Die folgende Abbildung zeigt die Fallsterblichkeitsrate (FSR, schwarz) zusammen mit der Impfquote (cyan). Die FSR verläuft wellenförmig parallel zur Inzidenz bis einschließlich der zweiten Welle 2021. Die zweite Welle 2020 zeigt den größten Wert mit etwa 2,7 Prozent. Auch dies passt zum Verlauf der Inzidenz, zumindest bis einschließlich der zweiten Welle 2021. Von April bis Ende Juni 2021, erste Welle 2021, nimmt die FSR parallel zur Impfquote auf zwei Prozent zu. Ab Juli fällt sie stark auf 0,1 Prozent ab, um dann mit der zweiten Welle 2021, Mitte Dezember, wieder auf 0,5 Prozent zuzunehmen. Ab Ende Januar 2022 bis Anfang April verläuft die FSR auf konstant niedrigem Niveau bei etwa 0,1 Prozent.

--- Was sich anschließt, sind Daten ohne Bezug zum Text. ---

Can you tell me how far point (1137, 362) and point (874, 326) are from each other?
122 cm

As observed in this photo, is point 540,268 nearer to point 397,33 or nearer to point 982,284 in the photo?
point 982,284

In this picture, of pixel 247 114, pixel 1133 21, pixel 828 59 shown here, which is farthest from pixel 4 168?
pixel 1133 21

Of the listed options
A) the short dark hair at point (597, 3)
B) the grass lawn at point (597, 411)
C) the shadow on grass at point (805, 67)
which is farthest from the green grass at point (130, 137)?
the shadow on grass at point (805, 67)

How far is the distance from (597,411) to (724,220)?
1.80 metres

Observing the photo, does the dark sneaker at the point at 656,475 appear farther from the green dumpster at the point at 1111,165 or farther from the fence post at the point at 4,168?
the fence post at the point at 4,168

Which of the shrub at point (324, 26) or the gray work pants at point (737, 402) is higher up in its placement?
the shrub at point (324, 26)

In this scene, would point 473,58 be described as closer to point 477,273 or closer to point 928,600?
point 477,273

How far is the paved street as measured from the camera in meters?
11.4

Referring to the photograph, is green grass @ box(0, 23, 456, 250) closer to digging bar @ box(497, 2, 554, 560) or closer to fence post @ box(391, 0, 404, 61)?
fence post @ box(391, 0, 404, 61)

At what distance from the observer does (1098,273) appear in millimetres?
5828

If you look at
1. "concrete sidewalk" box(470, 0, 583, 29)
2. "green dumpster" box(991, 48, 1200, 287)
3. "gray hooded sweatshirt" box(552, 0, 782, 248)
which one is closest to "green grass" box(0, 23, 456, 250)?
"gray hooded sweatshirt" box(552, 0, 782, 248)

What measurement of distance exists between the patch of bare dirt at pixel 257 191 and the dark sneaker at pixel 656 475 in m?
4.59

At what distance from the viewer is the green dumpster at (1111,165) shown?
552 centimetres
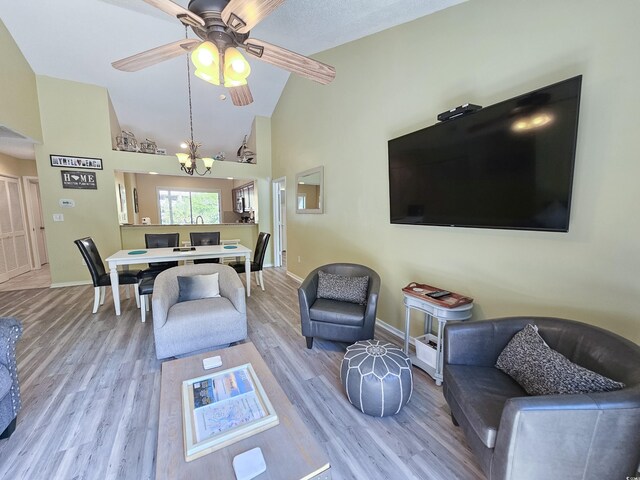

Dunkelziffer bei den Infizierten

Der wellenförmige Verlauf ist bei der FSR stärker ausgeprägt als bei der Intensivbettenbelegung und nochmals stärker als bei den Hospitalisierungen. Die Zahl der Toten halte ich für den qualitativ besten Parameter. Warum die FSR für eine gegebene Variante stark schwanken sollte, lässt sich biologisch nicht wirklich erklären. Ich ziehe daraus den Schluss, dass die Dunkelziffer mit steigender Prävalenz zunimmt. Nimmt man eine Sterberate von 0,25 Prozent an, wie von Ioannidis für die erste Variante berichtet, kann man für das Maximum der zweiten Welle 2020 eine Dunkelziffer von Faktor zehn abschätzen. Damit wäre die Inzidenz der zweiten Welle 2020 nicht 400 sondern 4.000 und damit in der gleichen Größenordnung wie in der ersten Welle 2022. Das kann man allerdings nur grob abschätzen. Die Zahl durchgeführter Tests ist im ersten Quartal 2022 etwa 1,5 mal so hoch wie während der zweiten Welle 2020 und das Testregime wurde geändert. Beides dürfte zu einer niedrigeren Dunkelziffer beitragen.